**WHAT YOU NEED TO DO**
Please retype everything in the coaching excerpt from "People sometimes need" down to "made up belief?".

That’s actually not serving people at the highest level.
& it’s not serving you at the highest level.
& if you’re not operating at your highest level, then you can’t help other people.
You can’t pour from an empty cup.
Especially if you are coaching coaches or if you’re a network marketing, your clients and team members are going to model your behavior. So if you are showing up in that way, they subconsciously or consciously are going to model that OR they’re going to resist it because they don’t want to have a business like that.
When people are asking questions in your communities, it’s really easy to just give them the rah-rah, give them a little pump up, and give them encouragement.
But the truth is, it doesn’t impact real change if you just give someone a little quick pat on the back.
People sometimes need a little cheerleading and then they can go about their business, but other times when people ask questions oftentimes there’s a lot of layers to that. When someone asks a question, are they giving you the facts or are they creating and building a story around their circumstances, and the story is just a made up belief?
Someone in my community was saying that she was feeling discouraged. She didn’t get a lot of interest in something that she put out there. Interesting that she said she didn’t get a lot of interest because then she followed that with, “And the people that DID subscribe,” so she did have interest, but she was creating an interpretation around a belief that she held.
So she said, “People are not opening up my videos and watching and it’s so disheartening. I was scared to do this and now that I’ve stepped out, I’m afraid I’m going to fail. Can someone please remind me that it does take time to keep going? That eventually people will come to me. I just really need encouragement. Thanks, all.”
A lot of my people in my community are amazing, lovely, wonderful, and they want to support everybody and they do SO dang well. So everyone was like, “You’re going to be great! It takes time. No worries.”

Dataset records:
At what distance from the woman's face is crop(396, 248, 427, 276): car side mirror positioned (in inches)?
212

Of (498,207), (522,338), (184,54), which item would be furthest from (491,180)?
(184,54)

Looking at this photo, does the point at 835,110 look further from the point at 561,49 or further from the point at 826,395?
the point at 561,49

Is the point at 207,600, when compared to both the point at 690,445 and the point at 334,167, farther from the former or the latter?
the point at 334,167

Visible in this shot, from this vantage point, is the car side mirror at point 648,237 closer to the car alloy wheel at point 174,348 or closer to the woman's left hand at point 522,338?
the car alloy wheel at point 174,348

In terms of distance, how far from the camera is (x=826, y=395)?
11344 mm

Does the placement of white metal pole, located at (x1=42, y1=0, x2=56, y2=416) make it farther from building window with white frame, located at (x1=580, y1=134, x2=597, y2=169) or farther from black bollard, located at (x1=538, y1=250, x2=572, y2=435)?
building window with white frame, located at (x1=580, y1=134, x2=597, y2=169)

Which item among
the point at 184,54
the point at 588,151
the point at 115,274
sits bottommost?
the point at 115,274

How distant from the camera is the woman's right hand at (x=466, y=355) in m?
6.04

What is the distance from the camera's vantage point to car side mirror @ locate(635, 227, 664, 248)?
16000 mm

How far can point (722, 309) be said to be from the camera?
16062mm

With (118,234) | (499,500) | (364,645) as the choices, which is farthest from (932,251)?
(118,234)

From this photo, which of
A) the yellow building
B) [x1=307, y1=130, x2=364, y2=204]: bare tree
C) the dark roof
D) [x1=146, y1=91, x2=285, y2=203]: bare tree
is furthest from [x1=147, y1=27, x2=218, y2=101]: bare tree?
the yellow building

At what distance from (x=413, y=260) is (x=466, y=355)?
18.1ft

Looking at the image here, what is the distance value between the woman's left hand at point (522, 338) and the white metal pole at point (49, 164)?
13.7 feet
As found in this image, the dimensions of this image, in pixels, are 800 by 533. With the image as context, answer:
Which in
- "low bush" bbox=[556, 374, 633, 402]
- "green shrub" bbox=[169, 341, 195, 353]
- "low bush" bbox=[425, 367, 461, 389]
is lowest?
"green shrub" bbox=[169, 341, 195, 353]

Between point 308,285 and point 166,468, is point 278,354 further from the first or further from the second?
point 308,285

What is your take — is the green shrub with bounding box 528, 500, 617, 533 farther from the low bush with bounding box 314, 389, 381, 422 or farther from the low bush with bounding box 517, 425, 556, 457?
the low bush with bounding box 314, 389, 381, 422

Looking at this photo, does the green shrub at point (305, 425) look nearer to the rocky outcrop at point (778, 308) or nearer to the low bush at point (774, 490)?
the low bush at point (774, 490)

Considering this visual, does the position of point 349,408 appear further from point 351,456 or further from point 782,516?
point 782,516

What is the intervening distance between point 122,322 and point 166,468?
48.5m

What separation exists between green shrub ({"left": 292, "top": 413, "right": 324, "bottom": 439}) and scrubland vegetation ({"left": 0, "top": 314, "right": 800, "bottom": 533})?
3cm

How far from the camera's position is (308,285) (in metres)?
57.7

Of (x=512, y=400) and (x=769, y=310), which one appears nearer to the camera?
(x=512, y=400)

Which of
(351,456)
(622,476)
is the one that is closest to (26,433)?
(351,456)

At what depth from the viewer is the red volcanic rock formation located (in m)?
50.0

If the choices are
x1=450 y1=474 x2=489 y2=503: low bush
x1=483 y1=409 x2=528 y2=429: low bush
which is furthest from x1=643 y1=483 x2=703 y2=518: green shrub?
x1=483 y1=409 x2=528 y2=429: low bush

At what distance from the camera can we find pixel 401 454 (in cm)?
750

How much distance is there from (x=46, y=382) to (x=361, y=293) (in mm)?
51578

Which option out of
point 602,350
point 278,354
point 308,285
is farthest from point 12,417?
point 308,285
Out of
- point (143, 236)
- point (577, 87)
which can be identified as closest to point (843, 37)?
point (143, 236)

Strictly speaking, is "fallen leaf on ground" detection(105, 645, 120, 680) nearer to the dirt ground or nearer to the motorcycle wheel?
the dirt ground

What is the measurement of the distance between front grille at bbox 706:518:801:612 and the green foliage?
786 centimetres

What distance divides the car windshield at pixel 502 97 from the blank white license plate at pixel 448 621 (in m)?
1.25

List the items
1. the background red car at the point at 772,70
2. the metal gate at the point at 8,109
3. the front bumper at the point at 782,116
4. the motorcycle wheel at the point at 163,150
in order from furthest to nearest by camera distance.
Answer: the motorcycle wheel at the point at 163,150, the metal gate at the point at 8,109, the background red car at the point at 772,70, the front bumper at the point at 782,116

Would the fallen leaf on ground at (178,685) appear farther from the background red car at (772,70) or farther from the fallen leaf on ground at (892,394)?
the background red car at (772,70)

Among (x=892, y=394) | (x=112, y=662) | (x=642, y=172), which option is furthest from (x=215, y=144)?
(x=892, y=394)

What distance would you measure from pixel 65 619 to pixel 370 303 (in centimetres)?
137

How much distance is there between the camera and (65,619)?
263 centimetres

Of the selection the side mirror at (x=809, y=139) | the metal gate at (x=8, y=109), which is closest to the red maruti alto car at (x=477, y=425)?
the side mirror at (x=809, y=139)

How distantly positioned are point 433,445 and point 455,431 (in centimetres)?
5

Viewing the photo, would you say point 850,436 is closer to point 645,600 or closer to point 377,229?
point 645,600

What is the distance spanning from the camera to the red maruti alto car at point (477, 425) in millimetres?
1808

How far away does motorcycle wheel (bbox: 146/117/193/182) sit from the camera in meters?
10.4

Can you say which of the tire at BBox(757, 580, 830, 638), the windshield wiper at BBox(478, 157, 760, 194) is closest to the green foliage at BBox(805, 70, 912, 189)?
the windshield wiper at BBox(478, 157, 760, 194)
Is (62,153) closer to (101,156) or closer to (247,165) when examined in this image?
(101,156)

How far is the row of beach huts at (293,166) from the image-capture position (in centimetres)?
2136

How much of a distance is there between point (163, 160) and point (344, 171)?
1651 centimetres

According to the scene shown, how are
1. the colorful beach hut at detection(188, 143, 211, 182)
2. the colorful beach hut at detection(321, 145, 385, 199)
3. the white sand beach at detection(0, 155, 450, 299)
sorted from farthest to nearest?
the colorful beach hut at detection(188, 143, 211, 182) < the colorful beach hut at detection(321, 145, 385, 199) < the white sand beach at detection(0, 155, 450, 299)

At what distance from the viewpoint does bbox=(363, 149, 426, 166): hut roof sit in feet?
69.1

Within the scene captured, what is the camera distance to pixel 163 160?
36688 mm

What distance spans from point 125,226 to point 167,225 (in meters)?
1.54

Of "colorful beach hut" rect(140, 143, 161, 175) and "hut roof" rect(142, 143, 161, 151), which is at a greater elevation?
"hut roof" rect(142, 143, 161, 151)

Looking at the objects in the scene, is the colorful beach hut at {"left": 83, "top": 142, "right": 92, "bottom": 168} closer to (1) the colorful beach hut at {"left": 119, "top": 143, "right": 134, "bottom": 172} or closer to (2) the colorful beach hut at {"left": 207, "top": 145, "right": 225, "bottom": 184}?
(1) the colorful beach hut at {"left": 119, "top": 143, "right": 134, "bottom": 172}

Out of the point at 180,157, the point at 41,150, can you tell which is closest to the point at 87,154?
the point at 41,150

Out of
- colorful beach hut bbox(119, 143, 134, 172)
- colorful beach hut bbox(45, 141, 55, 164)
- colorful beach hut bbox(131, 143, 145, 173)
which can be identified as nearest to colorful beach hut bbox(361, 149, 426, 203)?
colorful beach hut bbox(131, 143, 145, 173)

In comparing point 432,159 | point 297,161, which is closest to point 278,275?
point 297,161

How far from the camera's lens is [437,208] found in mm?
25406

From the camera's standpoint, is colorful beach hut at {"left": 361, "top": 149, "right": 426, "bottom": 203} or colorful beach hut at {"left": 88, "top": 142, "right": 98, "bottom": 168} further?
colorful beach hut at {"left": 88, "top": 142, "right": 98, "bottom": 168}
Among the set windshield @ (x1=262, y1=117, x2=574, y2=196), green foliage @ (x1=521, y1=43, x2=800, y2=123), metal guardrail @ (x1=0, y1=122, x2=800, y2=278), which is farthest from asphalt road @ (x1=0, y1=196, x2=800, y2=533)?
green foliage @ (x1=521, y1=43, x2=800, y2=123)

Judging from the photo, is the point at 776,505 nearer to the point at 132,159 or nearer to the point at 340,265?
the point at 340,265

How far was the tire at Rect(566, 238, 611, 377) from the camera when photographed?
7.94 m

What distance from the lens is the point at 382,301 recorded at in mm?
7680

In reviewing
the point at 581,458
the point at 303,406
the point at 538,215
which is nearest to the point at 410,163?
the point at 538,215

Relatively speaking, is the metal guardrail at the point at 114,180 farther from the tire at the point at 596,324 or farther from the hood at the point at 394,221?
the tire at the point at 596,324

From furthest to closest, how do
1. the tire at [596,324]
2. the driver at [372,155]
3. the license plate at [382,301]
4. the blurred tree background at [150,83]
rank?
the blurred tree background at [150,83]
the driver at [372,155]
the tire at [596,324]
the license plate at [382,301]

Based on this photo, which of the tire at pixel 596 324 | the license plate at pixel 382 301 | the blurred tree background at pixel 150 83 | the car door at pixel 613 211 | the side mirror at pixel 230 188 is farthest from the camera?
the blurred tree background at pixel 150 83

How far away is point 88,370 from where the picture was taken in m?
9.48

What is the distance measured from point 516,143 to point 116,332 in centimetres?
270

**REPLY TO THE TASK**
People sometimes need a little cheerleading and then they can go about their business, but other times when people ask questions oftentimes there’s a lot of layers to that. When someone asks a question, are they giving you the facts or are they creating and building a story around their circumstances, and the story is just a made up belief?